Akhir-akhir ini masyarakat dihadapkan dengan masalah-masalah sosial yang semakin krusial yang tidak lepas dari kekuatan sosial yang bersumber dari persoalan politik, ekonomi, sosial, dan keagamaan. Hal ini seringkali menimbulkan gejolak yang menjurus pada gerakan-gerakan negative yang bersifat kritis, dalam bentuk unjuk rasa, mimbar terbuka, demontrasi, dan lain sebagainya. Semua ini bersumber pada perbedaan presepsi dan kecemburuan sosial. Ini kadang-kadang, jika tidak terkendalikan, akan menjurus keberingasan massa. Masalah lain adalah keterbelakangan pendidikan dan pengajaran, dari persoalan buta huruf sampai kekurangan guru dan gedung sekolah, disamping masih terdapatnya sekolah-sekolah swasta yang tidak memenuhi persyaratan mutu nasional akibat dari demonasi kurikulum agama, yang umumnya mengikuti pola pendidikan tradisional yang menutup anak didik dari nilai sekuler yang sudah menguasai masyarakat luas. Belum lagi problem besar kemiskinan, baik yang disebut kemiskinan structural dan non structural, yang apriori dapat dipastikan ada kaitannya dengan unsur-unsur “credo” keagamaan dan kepercayaan yang dianut oleh pemeluknya dan yang diterima dengan reladan tidak rela sebagai nasib yang dikehendaki tuhan. Lebih berat lagi dalah permasalahan kesatuan dari sekian banyak suku bangsa di tanah air, yang tidak dapat dipisahkan dari unsure-unsur keagamaan yang berbeda dan diyakini suku-suku sebagai pemeluknya yang berbeda pula. Bahkan, dewasa ini semakin disadari banyak cendekiawan yang yakin bahwa fenomena sosial yang disebut dengan ras, agama, suku merupakan problem nasional yang berat. Di samping itu, masih banyak dapat diketengahkan kesulitan-kesulitan yang bersumber pada masalah kurtural. Adanya tradisi budaya yang masih dipertahankan sebagai warisan bagi generasi muda yang kadang-kadang sebagian warisan itu menurut akal sehat kurang menguntungkan lagi bagi kelangsungan tata hidup masyarakat modern. Disini orang menghadapi bukan saja etnis, melainkan masalah sosiologi-kultural. Bukan lagi komunikasi antar suku bangsayang satu dengan yang lain,melainkan antara strata sosial yang satu dengan yang lain.[12]

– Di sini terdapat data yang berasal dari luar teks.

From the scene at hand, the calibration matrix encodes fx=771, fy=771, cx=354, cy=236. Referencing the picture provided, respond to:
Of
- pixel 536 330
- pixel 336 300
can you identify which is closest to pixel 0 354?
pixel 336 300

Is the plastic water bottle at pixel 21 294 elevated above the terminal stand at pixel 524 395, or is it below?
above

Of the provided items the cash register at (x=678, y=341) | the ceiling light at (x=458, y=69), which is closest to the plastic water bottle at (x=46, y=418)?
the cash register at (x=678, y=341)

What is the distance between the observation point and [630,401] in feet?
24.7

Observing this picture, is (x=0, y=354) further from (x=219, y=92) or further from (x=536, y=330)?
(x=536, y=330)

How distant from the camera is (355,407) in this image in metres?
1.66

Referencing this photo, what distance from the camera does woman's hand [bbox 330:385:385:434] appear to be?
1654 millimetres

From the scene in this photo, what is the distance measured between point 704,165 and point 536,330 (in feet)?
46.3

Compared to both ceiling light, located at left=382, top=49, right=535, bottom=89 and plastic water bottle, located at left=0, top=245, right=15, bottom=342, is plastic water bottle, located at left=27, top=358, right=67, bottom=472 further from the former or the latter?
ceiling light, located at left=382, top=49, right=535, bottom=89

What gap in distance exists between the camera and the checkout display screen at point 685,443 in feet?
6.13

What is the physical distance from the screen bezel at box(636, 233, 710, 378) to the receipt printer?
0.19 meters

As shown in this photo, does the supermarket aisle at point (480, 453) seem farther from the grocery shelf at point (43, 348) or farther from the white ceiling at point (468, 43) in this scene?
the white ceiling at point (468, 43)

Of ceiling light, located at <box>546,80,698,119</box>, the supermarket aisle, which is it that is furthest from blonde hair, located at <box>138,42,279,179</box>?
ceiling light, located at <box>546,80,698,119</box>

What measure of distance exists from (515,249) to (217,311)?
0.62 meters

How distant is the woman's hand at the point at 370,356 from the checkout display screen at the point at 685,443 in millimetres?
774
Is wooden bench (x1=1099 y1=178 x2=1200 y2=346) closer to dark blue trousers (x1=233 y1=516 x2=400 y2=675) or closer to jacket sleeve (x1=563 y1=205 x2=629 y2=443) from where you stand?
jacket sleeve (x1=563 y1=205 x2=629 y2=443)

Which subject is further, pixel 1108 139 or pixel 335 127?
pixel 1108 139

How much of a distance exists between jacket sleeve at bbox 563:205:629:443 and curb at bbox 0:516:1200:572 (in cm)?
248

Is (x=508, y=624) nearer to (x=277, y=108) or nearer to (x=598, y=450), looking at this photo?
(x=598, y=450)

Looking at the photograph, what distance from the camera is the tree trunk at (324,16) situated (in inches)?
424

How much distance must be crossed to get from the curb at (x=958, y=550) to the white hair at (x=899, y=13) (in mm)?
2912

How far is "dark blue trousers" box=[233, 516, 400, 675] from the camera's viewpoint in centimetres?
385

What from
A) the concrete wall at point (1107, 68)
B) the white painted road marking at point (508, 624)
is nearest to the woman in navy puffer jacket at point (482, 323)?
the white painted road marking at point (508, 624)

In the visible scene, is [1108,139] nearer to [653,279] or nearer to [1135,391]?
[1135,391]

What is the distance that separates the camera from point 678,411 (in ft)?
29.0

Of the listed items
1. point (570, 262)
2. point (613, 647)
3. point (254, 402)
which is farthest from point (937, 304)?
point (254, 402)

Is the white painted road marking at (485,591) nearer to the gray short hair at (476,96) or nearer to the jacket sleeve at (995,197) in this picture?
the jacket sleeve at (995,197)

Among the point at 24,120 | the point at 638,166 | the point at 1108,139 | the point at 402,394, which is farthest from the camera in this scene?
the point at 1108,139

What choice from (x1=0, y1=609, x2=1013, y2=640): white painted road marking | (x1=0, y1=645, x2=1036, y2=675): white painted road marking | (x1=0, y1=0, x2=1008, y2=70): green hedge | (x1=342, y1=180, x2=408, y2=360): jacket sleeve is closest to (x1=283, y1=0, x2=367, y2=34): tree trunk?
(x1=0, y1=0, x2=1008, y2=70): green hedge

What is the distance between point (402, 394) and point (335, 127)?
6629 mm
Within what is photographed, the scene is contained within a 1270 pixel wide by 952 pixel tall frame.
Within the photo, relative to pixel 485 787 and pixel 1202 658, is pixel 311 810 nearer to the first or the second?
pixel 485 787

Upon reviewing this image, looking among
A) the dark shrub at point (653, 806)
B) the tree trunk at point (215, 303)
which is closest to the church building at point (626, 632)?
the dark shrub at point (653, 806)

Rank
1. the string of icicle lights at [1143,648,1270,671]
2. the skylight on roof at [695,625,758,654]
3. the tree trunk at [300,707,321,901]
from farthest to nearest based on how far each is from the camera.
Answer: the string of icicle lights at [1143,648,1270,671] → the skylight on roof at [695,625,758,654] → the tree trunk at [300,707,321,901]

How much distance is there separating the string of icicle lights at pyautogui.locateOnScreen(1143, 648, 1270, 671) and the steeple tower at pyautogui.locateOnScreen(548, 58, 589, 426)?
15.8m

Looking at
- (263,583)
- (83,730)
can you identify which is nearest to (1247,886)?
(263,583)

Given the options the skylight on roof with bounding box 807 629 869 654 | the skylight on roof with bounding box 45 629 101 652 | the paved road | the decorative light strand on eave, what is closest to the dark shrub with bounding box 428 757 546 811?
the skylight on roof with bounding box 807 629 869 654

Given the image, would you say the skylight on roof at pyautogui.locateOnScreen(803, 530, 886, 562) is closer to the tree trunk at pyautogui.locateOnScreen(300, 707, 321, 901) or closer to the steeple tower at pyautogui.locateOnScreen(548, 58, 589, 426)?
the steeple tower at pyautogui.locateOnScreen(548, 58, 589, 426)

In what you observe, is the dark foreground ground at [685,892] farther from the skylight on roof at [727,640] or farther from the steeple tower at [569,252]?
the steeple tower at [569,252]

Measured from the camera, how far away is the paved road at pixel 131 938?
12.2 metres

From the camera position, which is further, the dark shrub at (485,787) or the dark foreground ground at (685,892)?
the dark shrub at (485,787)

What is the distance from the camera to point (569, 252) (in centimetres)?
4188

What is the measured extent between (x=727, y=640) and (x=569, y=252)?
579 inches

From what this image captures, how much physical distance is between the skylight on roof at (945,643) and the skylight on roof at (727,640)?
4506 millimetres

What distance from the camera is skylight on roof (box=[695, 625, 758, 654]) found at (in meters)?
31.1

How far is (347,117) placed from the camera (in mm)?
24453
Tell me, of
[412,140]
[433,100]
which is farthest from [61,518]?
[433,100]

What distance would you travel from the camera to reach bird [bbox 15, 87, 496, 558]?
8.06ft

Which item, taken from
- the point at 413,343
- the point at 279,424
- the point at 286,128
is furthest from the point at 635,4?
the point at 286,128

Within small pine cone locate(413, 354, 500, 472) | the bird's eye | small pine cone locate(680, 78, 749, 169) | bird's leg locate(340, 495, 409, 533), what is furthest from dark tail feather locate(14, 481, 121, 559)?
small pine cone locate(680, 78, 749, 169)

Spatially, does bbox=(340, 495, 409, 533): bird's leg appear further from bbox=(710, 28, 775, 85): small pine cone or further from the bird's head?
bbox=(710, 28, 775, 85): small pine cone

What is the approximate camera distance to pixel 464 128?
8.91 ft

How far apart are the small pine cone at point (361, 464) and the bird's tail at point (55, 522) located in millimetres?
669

Melihat begitu beratnya masalah yang dihadapi bangsa ini, maka dapat diajukan berbagai pertanyaan berikut. mana ilmu pengetahuan yang dirasa kompeten dan dapat diharapkan sanggup memecahkan masalah diatas dengan wajar, tehnologi, teologi, ilmu ekonomi, ilmu polotik, antropologi budaya atau ilmu hukum?. teologi saja misalnya, ia tidak dapat diharapkan mampu memecahkan persoalan, apalagi teologi yang masih berpegangan pada pola tradisional dan biasanya kurang menguasai pengetahuan sosiologis. munculnya usaha pengembangan kearah teoritis dan praktis dalam ilmu teologi, seperti teologi sosial, teologi bisnis, dewasa ini sesungguhnya merupakan jawaban dari kesempitan makana teologi yang sampai sekarang ini dianut oleh sebagian besar muslim di Indonesia. Dari teknologi pun juga belum cukup, karena teknik pembangunan dari sarana-sarana  disik adalah lain dari “teknik” menangani masalah sosial. Masyarakat tidak dapat digerakan dalam pembangunan ini dengan hanya ditawari teknologi-teknologi canggih, melainkan perlu teknik-teknik penyadaran akan perlunya kehidupan yang lebih baik. Untuk itu butuh ilmu-ilmu, misalnya psikologi atau sosiologi umum.[13]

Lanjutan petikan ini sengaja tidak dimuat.